# Start of STORED RECORDS
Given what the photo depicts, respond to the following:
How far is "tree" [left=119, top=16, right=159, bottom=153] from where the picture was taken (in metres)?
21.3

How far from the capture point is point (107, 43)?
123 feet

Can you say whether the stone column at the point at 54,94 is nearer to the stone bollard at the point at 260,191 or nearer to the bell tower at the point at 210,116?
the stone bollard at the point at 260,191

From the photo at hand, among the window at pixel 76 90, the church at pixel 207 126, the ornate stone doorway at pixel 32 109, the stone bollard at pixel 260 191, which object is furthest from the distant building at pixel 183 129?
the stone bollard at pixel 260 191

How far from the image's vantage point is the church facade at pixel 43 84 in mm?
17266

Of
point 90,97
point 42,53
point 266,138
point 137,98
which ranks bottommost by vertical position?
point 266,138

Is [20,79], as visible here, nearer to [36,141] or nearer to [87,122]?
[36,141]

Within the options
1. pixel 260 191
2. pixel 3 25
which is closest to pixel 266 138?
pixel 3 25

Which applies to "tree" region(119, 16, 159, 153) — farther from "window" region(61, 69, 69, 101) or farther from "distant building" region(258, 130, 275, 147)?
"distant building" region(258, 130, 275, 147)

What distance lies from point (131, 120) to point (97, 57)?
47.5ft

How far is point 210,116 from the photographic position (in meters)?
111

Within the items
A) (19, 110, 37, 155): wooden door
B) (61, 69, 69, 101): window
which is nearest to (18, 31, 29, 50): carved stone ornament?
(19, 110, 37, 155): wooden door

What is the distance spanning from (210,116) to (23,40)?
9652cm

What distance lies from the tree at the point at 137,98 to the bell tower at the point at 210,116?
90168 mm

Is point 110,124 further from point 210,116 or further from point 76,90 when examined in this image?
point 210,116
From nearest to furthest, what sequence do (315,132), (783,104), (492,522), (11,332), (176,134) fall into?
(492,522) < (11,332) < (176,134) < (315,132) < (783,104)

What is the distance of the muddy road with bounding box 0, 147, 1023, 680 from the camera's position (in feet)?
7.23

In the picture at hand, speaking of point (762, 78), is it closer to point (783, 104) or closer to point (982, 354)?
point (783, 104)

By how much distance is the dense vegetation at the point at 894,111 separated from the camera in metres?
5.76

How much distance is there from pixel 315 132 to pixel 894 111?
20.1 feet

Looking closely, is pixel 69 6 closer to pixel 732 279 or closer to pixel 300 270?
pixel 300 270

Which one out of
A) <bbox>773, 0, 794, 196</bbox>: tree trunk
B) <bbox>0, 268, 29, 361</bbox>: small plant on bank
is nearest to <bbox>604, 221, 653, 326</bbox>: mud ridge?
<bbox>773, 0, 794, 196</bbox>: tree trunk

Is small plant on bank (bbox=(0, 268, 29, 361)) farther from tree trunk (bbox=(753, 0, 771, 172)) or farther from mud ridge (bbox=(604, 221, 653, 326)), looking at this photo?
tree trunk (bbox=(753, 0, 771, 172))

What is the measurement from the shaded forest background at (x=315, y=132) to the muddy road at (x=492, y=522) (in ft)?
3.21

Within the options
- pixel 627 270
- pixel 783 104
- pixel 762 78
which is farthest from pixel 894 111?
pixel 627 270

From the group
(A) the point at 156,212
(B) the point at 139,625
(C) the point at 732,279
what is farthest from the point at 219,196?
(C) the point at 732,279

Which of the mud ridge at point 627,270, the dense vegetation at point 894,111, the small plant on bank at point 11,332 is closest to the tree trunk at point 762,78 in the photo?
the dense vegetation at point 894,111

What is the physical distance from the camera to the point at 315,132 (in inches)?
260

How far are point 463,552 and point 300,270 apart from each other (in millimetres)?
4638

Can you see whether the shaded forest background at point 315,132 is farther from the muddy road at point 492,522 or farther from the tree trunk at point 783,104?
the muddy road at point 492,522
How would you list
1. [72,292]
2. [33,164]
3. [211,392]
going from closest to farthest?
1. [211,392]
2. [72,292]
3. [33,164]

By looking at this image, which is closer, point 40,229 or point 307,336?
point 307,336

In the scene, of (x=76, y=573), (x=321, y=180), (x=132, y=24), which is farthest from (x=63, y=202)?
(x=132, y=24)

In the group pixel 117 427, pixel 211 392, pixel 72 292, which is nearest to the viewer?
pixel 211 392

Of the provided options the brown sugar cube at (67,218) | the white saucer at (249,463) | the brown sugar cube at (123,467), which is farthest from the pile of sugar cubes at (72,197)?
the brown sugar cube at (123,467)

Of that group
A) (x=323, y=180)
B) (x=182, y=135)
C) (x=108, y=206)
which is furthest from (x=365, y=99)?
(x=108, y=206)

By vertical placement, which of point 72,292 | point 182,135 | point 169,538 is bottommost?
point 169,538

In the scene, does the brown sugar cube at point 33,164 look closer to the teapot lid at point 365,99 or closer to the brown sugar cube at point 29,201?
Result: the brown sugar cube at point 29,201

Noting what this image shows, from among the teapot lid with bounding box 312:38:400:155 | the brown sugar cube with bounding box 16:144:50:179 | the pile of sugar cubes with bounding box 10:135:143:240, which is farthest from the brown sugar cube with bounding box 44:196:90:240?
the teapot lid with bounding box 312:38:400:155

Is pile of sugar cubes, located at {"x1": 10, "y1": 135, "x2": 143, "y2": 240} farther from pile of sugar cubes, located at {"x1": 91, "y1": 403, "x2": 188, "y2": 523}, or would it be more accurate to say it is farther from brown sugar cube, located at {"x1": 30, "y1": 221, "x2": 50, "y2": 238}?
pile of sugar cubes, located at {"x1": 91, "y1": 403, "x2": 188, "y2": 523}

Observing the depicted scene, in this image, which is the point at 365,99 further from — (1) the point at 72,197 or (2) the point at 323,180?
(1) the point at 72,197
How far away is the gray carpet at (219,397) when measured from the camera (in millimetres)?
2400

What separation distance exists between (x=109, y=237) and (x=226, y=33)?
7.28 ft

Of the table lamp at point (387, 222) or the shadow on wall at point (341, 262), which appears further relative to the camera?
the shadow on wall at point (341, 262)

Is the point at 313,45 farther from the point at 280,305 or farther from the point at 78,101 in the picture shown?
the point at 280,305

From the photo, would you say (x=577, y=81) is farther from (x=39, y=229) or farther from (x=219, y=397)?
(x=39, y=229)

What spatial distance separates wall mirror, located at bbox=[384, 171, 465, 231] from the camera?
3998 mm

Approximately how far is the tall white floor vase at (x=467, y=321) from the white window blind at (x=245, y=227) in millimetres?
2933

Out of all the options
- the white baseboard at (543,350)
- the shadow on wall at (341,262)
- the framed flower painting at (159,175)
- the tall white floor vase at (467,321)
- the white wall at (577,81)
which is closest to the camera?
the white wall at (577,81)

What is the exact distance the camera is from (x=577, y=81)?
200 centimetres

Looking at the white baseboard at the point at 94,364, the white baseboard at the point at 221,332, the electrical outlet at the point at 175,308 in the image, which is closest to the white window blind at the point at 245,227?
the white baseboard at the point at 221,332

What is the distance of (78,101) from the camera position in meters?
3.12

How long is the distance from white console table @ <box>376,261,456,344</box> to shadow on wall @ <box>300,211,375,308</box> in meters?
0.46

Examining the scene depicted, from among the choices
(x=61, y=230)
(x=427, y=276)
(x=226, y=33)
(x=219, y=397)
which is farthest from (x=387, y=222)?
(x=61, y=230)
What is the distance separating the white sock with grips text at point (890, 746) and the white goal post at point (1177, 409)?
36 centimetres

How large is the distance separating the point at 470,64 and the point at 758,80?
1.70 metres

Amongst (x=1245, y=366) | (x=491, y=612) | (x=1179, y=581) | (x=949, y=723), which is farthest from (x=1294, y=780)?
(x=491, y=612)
# End of STORED RECORDS
» EXERCISE DETAILS
Quote each line of the listing above exactly.

» ANSWER TO THIS TASK
Given what the photo depicts, respond to the following:
How far is "tree" [left=119, top=16, right=159, bottom=153] from where the picture was taken (in metres)?
21.3

How far from the capture point is point (107, 43)?
123 feet

Can you say whether the stone column at the point at 54,94 is nearer to the stone bollard at the point at 260,191 or nearer to the bell tower at the point at 210,116?
the stone bollard at the point at 260,191

From the photo at hand, among the window at pixel 76 90, the church at pixel 207 126, the ornate stone doorway at pixel 32 109, the stone bollard at pixel 260 191, which object is furthest from the distant building at pixel 183 129?
the stone bollard at pixel 260 191

How far from the image's vantage point is the church facade at pixel 43 84 in mm?
17266

Of
point 90,97
point 42,53
point 266,138
point 137,98
which ranks bottommost by vertical position?
point 266,138

Is [20,79], as visible here, nearer to [36,141] or nearer to [87,122]?
[36,141]

Within the options
1. pixel 260 191
2. pixel 3 25
which is closest to pixel 266 138?
pixel 3 25

Which applies to "tree" region(119, 16, 159, 153) — farther from "window" region(61, 69, 69, 101) or farther from "distant building" region(258, 130, 275, 147)?
"distant building" region(258, 130, 275, 147)

What distance lies from point (131, 120) to point (97, 57)?
47.5ft

How far is point 210,116 from the photographic position (in meters)?
111

Within the items
A) (19, 110, 37, 155): wooden door
B) (61, 69, 69, 101): window
which is nearest to (18, 31, 29, 50): carved stone ornament?
(19, 110, 37, 155): wooden door

What is the distance spanning from (210,116) to (23,40)?
9652cm

What distance lies from the tree at the point at 137,98 to the bell tower at the point at 210,116?
90168 mm

Is point 110,124 further from point 210,116 or further from point 76,90 when examined in this image?
point 210,116
From nearest to furthest, what sequence do (315,132), (783,104), (492,522), (11,332), (176,134) fall into?
(492,522) < (11,332) < (176,134) < (315,132) < (783,104)

What is the distance of the muddy road with bounding box 0, 147, 1023, 680 from the camera's position (in feet)?
7.23

In the picture at hand, speaking of point (762, 78), is it closer to point (783, 104) or closer to point (982, 354)?
point (783, 104)

By how much distance is the dense vegetation at the point at 894,111 separated from the camera in metres?
5.76

How much distance is there from pixel 315 132 to pixel 894 111?
20.1 feet

Looking closely, is pixel 69 6 closer to pixel 732 279 or closer to pixel 300 270?
pixel 300 270

Which one out of
A) <bbox>773, 0, 794, 196</bbox>: tree trunk
B) <bbox>0, 268, 29, 361</bbox>: small plant on bank
is nearest to <bbox>604, 221, 653, 326</bbox>: mud ridge?
<bbox>773, 0, 794, 196</bbox>: tree trunk

Is small plant on bank (bbox=(0, 268, 29, 361)) farther from tree trunk (bbox=(753, 0, 771, 172)) or farther from mud ridge (bbox=(604, 221, 653, 326)), looking at this photo?
tree trunk (bbox=(753, 0, 771, 172))

What is the measurement from the shaded forest background at (x=315, y=132) to the muddy road at (x=492, y=522) (in ft)?
3.21

Within the options
- pixel 627 270
- pixel 783 104
- pixel 762 78
which is farthest from pixel 894 111?
pixel 627 270

From the group
(A) the point at 156,212
(B) the point at 139,625
(C) the point at 732,279
what is farthest from the point at 219,196?
(C) the point at 732,279

Which of the mud ridge at point 627,270, the dense vegetation at point 894,111, the small plant on bank at point 11,332 is closest to the tree trunk at point 762,78 in the photo?
the dense vegetation at point 894,111

What is the physical distance from the camera to the point at 315,132 (in inches)?
260

How far are point 463,552 and point 300,270 apart from each other (in millimetres)?
4638

Can you see whether the shaded forest background at point 315,132 is farther from the muddy road at point 492,522 or farther from the tree trunk at point 783,104?
the muddy road at point 492,522
How would you list
1. [72,292]
2. [33,164]
3. [211,392]
going from closest to farthest?
1. [211,392]
2. [72,292]
3. [33,164]

By looking at this image, which is closer, point 40,229 or point 307,336?
point 307,336

In the scene, of (x=76, y=573), (x=321, y=180), (x=132, y=24), which is farthest from (x=63, y=202)?
(x=132, y=24)

In the group pixel 117 427, pixel 211 392, pixel 72 292, which is nearest to the viewer?
pixel 211 392

Of the provided options the brown sugar cube at (67,218) | the white saucer at (249,463) | the brown sugar cube at (123,467), which is farthest from the pile of sugar cubes at (72,197)?
the brown sugar cube at (123,467)

Of that group
A) (x=323, y=180)
B) (x=182, y=135)
C) (x=108, y=206)
which is furthest from (x=365, y=99)?
(x=108, y=206)

By vertical placement, which of point 72,292 | point 182,135 | point 169,538 is bottommost?
point 169,538

In the scene, does the brown sugar cube at point 33,164 look closer to the teapot lid at point 365,99 or closer to the brown sugar cube at point 29,201?
Result: the brown sugar cube at point 29,201

Noting what this image shows, from among the teapot lid with bounding box 312:38:400:155 | the brown sugar cube with bounding box 16:144:50:179 | the pile of sugar cubes with bounding box 10:135:143:240, which is farthest from the brown sugar cube with bounding box 44:196:90:240?
the teapot lid with bounding box 312:38:400:155

Is pile of sugar cubes, located at {"x1": 10, "y1": 135, "x2": 143, "y2": 240} farther from pile of sugar cubes, located at {"x1": 91, "y1": 403, "x2": 188, "y2": 523}, or would it be more accurate to say it is farther from brown sugar cube, located at {"x1": 30, "y1": 221, "x2": 50, "y2": 238}?
pile of sugar cubes, located at {"x1": 91, "y1": 403, "x2": 188, "y2": 523}

Observing the depicted scene, in this image, which is the point at 365,99 further from — (1) the point at 72,197 or (2) the point at 323,180?
(1) the point at 72,197
How far away is the gray carpet at (219,397) when measured from the camera (in millimetres)?
2400

What separation distance exists between (x=109, y=237) and (x=226, y=33)?
7.28 ft

Of the table lamp at point (387, 222) or the shadow on wall at point (341, 262), which appears further relative to the camera?
the shadow on wall at point (341, 262)

Is the point at 313,45 farther from the point at 280,305 or farther from the point at 78,101 in the picture shown?
the point at 280,305

From the photo, would you say (x=577, y=81) is farther from (x=39, y=229) or farther from (x=219, y=397)?
(x=39, y=229)

What spatial distance separates wall mirror, located at bbox=[384, 171, 465, 231] from the camera?
3998 mm

Approximately how far is the tall white floor vase at (x=467, y=321) from the white window blind at (x=245, y=227) in millimetres?
2933

Out of all the options
- the white baseboard at (543,350)
- the shadow on wall at (341,262)
- the framed flower painting at (159,175)
- the tall white floor vase at (467,321)
- the white wall at (577,81)
which is closest to the camera?
the white wall at (577,81)

What is the exact distance the camera is from (x=577, y=81)?
200 centimetres

Looking at the white baseboard at the point at 94,364, the white baseboard at the point at 221,332, the electrical outlet at the point at 175,308 in the image, which is closest to the white window blind at the point at 245,227?
the white baseboard at the point at 221,332

What is the distance of (78,101) from the camera position in meters?
3.12

How long is the distance from white console table @ <box>376,261,456,344</box> to shadow on wall @ <box>300,211,375,308</box> in meters?
0.46

Examining the scene depicted, from among the choices
(x=61, y=230)
(x=427, y=276)
(x=226, y=33)
(x=219, y=397)
which is farthest from (x=387, y=222)?
(x=61, y=230)
What is the distance separating the white sock with grips text at point (890, 746) and the white goal post at point (1177, 409)?
36 centimetres

How large is the distance separating the point at 470,64 and the point at 758,80?
1.70 metres

Amongst (x=1245, y=366) | (x=491, y=612) | (x=1179, y=581) | (x=949, y=723), which is farthest from (x=1294, y=780)?
(x=491, y=612)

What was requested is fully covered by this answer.